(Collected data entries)
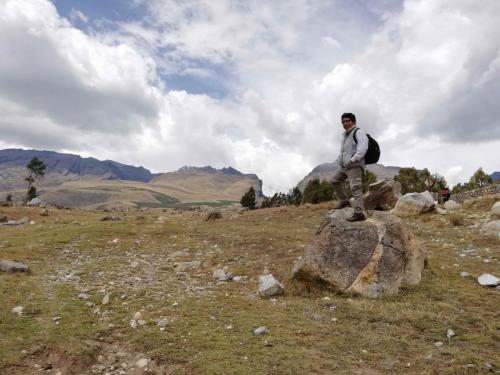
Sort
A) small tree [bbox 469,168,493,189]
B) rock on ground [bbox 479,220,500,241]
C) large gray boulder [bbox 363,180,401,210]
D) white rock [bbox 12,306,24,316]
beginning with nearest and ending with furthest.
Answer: white rock [bbox 12,306,24,316] < rock on ground [bbox 479,220,500,241] < large gray boulder [bbox 363,180,401,210] < small tree [bbox 469,168,493,189]

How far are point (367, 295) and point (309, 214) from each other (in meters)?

* _WHAT YOU WILL DO_
Repeat the material above word for word, please, apart from its images.

* _RESPONSE TO THIS EXERCISE_
Sort
A) small tree [bbox 469,168,493,189]
B) rock on ground [bbox 479,220,500,241]
C) large gray boulder [bbox 363,180,401,210]
D) white rock [bbox 12,306,24,316]
beginning with nearest and ending with furthest.
Answer: white rock [bbox 12,306,24,316] < rock on ground [bbox 479,220,500,241] < large gray boulder [bbox 363,180,401,210] < small tree [bbox 469,168,493,189]

How far are point (367, 295) and point (309, 214) from each other (in meters)?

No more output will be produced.